Конвертировать PDF в TXT с помощью Tesseract OCR

Name: Конвертируйте PDF в TXT с помощью Tesseract OCR
Brand: Neculai Fantanaru
SKU: NFL
Availability: OnlineOnly
Rating: 5 (55 reviews)

On October 10, 2022

, in

Python Scripts Examples by Neculai Fantanaru

Полный код можно просмотреть здесь: https://pastebin.com/3vN0PNaF

Установите Python.

import platform
from tempfile import TemporaryDirectory
from pathlib import Path
import os
import pytesseract
from pdf2image import convert_from_path
import PIL.Image
PIL.Image.MAX_IMAGE_PIXELS = 933120000
if platform.system() == "Windows":
   # We may need to do some additional downloading and setup...
   # Windows needs a PyTesseract Download
   # https://github.com/UB-Mannheim/tesseract/wiki/   (download .exe)
   # https://github.com/madmaze/pytesseract/  (download [code]  .zip)
   pytesseract.pytesseract.tesseract_cmd = (
       r"c:\Program Files (x86)\Tesseract-OCR\tesseract.exe"
   )
   # Windows also needs poppler_exe
   # https://github.com/oschwartz10612/poppler-windows/releases/
   path_to_poppler_exe = Path(r"e:\ocr\poppler-22.04.0\Library\bin")

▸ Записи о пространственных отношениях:
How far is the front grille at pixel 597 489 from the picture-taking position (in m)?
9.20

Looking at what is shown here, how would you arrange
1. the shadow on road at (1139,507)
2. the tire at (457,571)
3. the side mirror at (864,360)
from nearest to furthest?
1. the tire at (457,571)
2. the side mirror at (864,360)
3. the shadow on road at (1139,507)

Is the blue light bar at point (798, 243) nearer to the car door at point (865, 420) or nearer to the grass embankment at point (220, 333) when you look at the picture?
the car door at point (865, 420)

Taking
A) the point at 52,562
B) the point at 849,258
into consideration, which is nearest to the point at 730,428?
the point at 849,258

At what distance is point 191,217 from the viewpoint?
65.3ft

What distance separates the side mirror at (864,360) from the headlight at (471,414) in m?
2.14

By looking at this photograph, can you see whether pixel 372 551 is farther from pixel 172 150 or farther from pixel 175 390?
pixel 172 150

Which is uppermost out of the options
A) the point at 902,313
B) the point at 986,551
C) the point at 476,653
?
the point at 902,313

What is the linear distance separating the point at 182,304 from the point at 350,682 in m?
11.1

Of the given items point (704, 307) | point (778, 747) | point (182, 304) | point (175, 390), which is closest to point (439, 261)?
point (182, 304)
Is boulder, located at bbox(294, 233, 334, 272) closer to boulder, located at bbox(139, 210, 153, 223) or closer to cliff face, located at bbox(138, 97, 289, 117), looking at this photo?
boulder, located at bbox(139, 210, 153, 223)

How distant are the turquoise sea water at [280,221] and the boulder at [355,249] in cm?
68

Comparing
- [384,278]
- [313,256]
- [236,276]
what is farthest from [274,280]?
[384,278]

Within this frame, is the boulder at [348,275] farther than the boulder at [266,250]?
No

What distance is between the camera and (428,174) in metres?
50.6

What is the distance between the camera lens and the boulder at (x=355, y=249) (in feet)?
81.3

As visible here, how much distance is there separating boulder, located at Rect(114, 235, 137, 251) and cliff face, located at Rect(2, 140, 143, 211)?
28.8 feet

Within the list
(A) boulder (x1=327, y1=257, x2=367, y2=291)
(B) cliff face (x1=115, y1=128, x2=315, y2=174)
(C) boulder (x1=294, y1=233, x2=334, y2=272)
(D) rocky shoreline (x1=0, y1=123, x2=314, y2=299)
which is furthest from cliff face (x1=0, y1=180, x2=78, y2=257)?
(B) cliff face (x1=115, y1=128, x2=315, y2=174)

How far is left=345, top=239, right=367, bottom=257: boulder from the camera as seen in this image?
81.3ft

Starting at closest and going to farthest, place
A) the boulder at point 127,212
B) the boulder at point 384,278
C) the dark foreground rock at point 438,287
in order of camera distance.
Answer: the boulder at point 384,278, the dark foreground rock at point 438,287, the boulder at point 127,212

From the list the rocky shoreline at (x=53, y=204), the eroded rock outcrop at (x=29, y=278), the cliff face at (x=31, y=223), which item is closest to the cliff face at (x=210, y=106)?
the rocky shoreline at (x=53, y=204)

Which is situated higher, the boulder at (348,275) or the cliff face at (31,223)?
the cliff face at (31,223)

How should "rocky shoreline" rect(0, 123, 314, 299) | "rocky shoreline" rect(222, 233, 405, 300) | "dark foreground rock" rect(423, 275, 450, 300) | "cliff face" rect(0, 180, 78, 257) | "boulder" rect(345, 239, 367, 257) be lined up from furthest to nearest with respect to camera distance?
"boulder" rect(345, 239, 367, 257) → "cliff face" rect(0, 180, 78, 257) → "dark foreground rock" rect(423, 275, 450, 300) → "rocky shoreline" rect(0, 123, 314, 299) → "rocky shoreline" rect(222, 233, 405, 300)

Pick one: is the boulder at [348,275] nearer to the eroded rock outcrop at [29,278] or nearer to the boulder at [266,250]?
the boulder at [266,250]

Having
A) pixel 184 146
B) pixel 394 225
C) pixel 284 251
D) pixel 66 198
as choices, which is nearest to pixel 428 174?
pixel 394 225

▸ ЧТО НУЖНО СДЕЛАТЬ:
1) Какое значение присваивается PIL.Image.MAX_IMAGE_PIXELS в статье о конвертации PDF в TXT?
2) Выведите из статьи о конвертации PDF в TXT всё, начиная с «Полный код можно» и вплоть до «downloading and setup...».
3) Пожалуйста, продолжите статью о конвертации PDF в TXT после её последней строки.

▸ ОТВЕТЫ:
1) 933120000

2)
Полный код можно просмотреть здесь: https://pastebin.com/3vN0PNaF

Установите Python.

import platform
from tempfile import TemporaryDirectory
from pathlib import Path
import os
import pytesseract
from pdf2image import convert_from_path
import PIL.Image
PIL.Image.MAX_IMAGE_PIXELS = 933120000
if platform.system() == "Windows":
   # We may need to do some additional downloading and setup...

3)
   # Put our output files in a same place...
   out_directory = Path(r"e:\test").expanduser()
else:
   out_directory = Path("e:\test").expanduser()
   print(out_directory)
# base psth in which all the xml files is present
base_path = r"1"
subfolders = []
converted_files = Path(r"converted files").expanduser()
# getting names of all xml files
for file in os.listdir(base_path):
 subfolders.append(file)
for i in range(len(subfolders)):
   print(f"Converted {subfolders[i]} \n")
   input_file = base_path+"/"+subfolders[i]
   # Path of the Input pdf
   PDF_file = Path(input_file)
   output_file = subfolders[i].replace(".pdf",".txt")
   # Store all the pages of the PDF in a variable
   image_file_list = []
   text_file = converted_files / Path(output_file)
   ''' Main execution point of the program'''
   with TemporaryDirectory() as tempdir:
       # Create a temporary directory to hold our temporary images.
       if platform.system() == "Windows":
           pdf_pages = convert_from_path(PDF_file, 500, poppler_path=path_to_poppler_exe)
       else:
           pdf_pages = convert_from_path(PDF_file, 500)
       # Read in the PDF file at 500 DPI
       # Iterate through all the pages stored above
       for page_enumeration, page in enumerate(pdf_pages, start=1):
           # enumerate() "counts" the pages for us.
           # Create a file name to store the image
           filename = f"{tempdir}\page_{page_enumeration:03}.jpg"
           # Declaring filename for each page of PDF as JPG
               # For each page, filename will be:
               # PDF page 1 -> page_001.jpg
               # PDF page 2 -> page_002.jpg
               # PDF page 3 -> page_003.jpg
               # ....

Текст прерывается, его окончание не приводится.